_Exercise requirements:_
Will you repeat all of the records below word for word, leaving out the pictures?

───── Records for processing

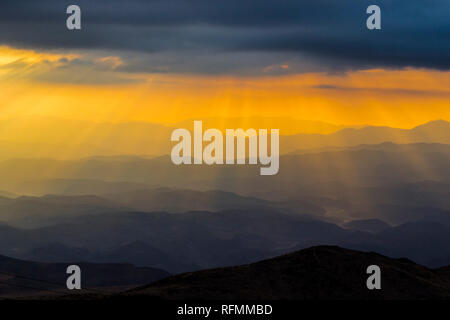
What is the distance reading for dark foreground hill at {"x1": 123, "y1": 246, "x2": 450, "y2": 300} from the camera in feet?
228

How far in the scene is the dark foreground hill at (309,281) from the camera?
69.4 m

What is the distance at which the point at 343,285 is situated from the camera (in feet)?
244

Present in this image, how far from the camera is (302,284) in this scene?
243 feet

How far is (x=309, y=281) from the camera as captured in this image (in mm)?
74938

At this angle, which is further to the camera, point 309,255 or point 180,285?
point 309,255
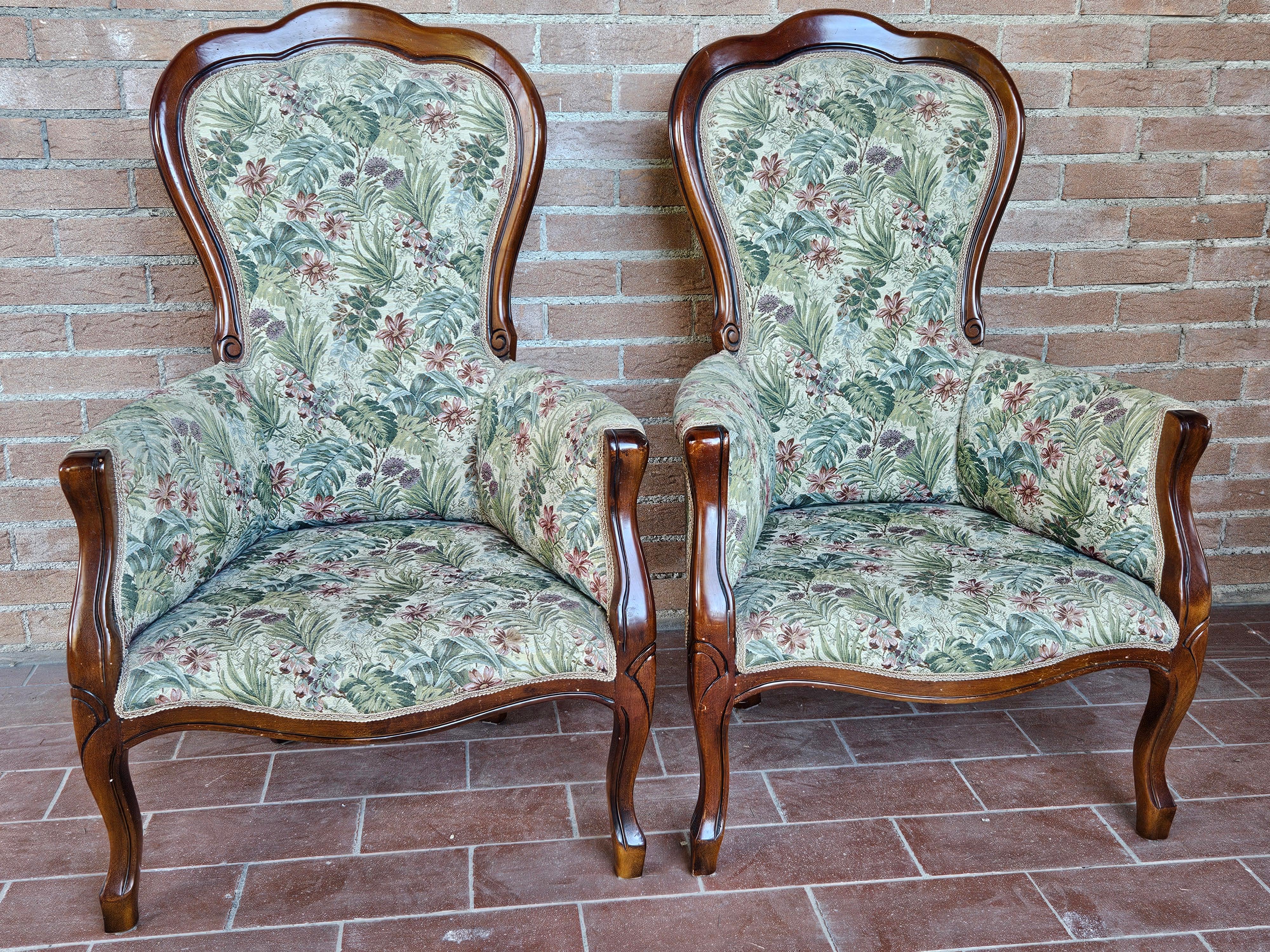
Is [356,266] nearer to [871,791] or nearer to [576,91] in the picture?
[576,91]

──────────

_Task response:_
What is the distance reading for dark foreground hill at {"x1": 123, "y1": 246, "x2": 450, "y2": 300} from the camera in feet?
228

How far in the scene is the dark foreground hill at (309,281) from the camera?
69.4 m

What is the distance at which the point at 343,285 is situated from the camera (in feet)?
244

Present in this image, how far from the camera is (302,284) in this scene?
243 feet

How far is (x=309, y=281) from the camera as captured in this image (in mm)?
74938

At this angle, which is further to the camera, point 309,255 or point 180,285?
point 309,255
Is [356,266] nearer to [871,791] or nearer to [576,91] in the picture?
[576,91]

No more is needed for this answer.